- Tarefa 1:
No excerto sobre músicas de verão, qual é o título da canção que os Queens Of The Stone Age escreveram para o efeito?
- Tarefa 2:
Transcreva sem alterações o trecho do excerto sobre músicas de verão que vai de "O que é uma música de verão? É" a "vibes e tal.".
======== Excerto para leitura
O que é uma música de verão?

"Despacito" é apenas a mais recente das ervas daninhas que germinam todos os anos por esta altura. Mas há esperança.



O que é uma música de verão? É difícil definir. Será o "Despacito" — a praga de que não conseguimos fugir este ano —, ou será o "Loud Places" do Jamie XX, que paulatinamente bateu todas as festas do verão passado sem incomodar ninguém? Deverá falar sobre os fugazes amores de verão como o "Baile de Verão" do José Malhoa, ou como o "Babe I'm Gonna Leave You" dos Led Zeppelin? E por falar em Rock, deverá a música de verão ser como o Rockzinho da praia do Jack Johnson, ou como o Rockzão do deserto dos Queens Of The Stone Age? Eles até escreveram uma modinha para o efeito, adequadamente baptizada de "Feel Good Hit Of The Summer". Bons vibes e tal.

A "nossa" música de verão não é mais que a soma do que queremos ouvir (quando podemos escolher) e do que escolhem para nós quando estamos em locais públicos. O pior é que o que escolhem para nós é quase invariavelmente merda. Já todos passámos por aquele sentimento de terror e impotência — sentados numa esplanada fora da redoma da nossa música, com os ouvidos susceptíveis a qualquer mórbido hit de verão que já sabemos que vai passar dez vezes e não mais sair da cabeça o resto do dia.

Este ano temos que levar com o Luis Fonsi, mas o "Despacito" é apenas a mais recente espécie de uma longa linhagem de ervas daninhas que germinam todos os anos por esta altura. São temas virais que invadem rádios, programas de televisão, festas populares e, Freddie me livre, qualquer sítio no meio do nada onde haja uma coluna e um leitor de CD, cassetes ou — obrigado, tecnologia — um telemóvel com Bluetooth.

No início custava-me a perceber de onde vinham estas canções bizarras; e mais que isso, por que raio tinham tanto sucesso. Lembro-me de ter 9 anos e pensar como é que o "Scatman (Ski-Ba-Bop-Ba-Dop-Bop)" era o maior hit de verão em todo o mundo. Como era possível?! Ao mesmo tempo, tínhamos por cá o Iran Costa a dançar em cima das Amoreiras e a conduzir um cacilheiro (?!) com a coreografia d'"O Bicho". Estávamos em 1995 e o Big Show SIC estabelecia as tendências musicais em Portugal (eu sei, tão trágico que parece mentira). Em 1998, o Ediberto Lima trouxe-nos o Netinho com a "Milla" e as "mil e uma noites de amor com você" e aí percebi logo que estava a ouvir o "hit de verão". Não havia muito para perceber. Era tentar levar uma vida normal, evitando ao máximo ouvir o tema, o que com sorte resultava num total de apenas quinze a vinte audições diárias da "Milla".
================
======== Informação fornecida
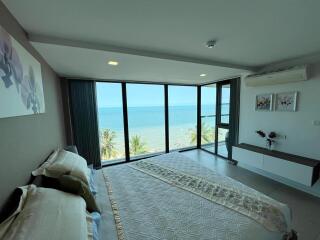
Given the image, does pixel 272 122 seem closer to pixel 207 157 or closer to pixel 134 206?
pixel 207 157

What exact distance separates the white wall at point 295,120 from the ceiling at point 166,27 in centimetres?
61

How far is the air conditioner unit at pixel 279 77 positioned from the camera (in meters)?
2.45

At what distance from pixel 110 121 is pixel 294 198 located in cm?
410

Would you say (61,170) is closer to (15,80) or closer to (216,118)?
(15,80)

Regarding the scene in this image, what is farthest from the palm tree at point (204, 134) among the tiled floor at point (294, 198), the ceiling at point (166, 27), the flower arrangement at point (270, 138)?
the ceiling at point (166, 27)

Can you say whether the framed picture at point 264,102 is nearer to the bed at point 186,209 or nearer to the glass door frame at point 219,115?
the glass door frame at point 219,115

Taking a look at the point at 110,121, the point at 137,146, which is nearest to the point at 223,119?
the point at 137,146

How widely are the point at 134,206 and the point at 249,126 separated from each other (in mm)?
3166

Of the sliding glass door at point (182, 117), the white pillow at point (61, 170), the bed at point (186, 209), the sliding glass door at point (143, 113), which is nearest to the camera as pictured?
the bed at point (186, 209)

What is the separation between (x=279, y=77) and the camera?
2.70 metres

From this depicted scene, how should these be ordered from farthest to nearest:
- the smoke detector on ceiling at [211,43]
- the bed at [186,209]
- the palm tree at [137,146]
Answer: the palm tree at [137,146] < the smoke detector on ceiling at [211,43] < the bed at [186,209]

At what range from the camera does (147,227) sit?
1.20 m

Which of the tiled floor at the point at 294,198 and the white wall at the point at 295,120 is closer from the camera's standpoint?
the tiled floor at the point at 294,198

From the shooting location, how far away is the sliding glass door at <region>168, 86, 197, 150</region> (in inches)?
189
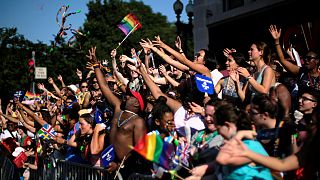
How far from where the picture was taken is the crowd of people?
3.43m

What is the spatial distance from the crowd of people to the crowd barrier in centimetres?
17

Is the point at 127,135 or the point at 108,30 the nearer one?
the point at 127,135

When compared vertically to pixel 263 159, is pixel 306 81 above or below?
above

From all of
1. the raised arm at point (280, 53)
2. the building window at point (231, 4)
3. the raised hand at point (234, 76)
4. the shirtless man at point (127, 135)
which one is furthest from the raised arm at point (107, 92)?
the building window at point (231, 4)

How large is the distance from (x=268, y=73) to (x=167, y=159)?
210 centimetres

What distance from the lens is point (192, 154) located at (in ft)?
13.3

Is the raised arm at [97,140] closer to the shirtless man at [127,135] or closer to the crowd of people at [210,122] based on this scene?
the crowd of people at [210,122]

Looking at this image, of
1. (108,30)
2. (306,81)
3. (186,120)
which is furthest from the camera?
(108,30)

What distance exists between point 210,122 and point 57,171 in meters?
3.47

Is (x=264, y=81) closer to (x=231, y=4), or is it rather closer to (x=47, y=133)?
(x=47, y=133)

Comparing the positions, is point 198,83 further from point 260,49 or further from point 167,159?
point 167,159

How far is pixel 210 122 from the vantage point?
4.23m

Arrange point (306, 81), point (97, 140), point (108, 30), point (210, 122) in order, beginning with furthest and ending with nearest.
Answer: point (108, 30) < point (97, 140) < point (306, 81) < point (210, 122)

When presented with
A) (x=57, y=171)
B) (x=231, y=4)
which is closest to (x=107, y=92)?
(x=57, y=171)
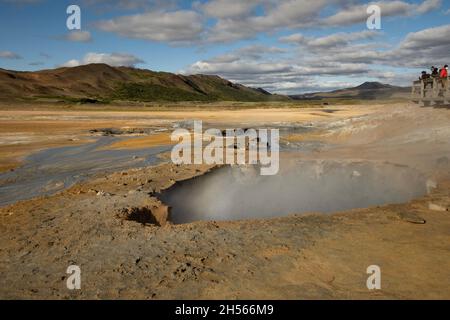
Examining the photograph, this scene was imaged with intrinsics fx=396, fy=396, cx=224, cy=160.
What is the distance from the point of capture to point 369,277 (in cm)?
539

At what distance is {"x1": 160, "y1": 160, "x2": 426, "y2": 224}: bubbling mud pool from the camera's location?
33.1ft

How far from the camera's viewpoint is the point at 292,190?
1210cm

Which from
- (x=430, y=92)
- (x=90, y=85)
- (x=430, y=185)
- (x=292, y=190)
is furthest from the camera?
(x=90, y=85)

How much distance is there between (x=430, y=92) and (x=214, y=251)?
19.5m

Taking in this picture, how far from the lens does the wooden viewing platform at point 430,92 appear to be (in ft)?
66.3

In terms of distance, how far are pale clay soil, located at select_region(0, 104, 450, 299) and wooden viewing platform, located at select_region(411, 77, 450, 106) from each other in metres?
11.9

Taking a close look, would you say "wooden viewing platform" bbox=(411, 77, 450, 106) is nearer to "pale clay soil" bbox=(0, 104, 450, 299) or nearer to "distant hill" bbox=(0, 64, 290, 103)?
================
- Resposta completa 1:
"Feel Good Hit Of The Summer".

- Resposta completa 2:
O que é uma música de verão? É difícil definir. Será o "Despacito" — a praga de que não conseguimos fugir este ano —, ou será o "Loud Places" do Jamie XX, que paulatinamente bateu todas as festas do verão passado sem incomodar ninguém? Deverá falar sobre os fugazes amores de verão como o "Baile de Verão" do José Malhoa, ou como o "Babe I'm Gonna Leave You" dos Led Zeppelin? E por falar em Rock, deverá a música de verão ser como o Rockzinho da praia do Jack Johnson, ou como o Rockzão do deserto dos Queens Of The Stone Age? Eles até escreveram uma modinha para o efeito, adequadamente baptizada de "Feel Good Hit Of The Summer". Bons vibes e tal.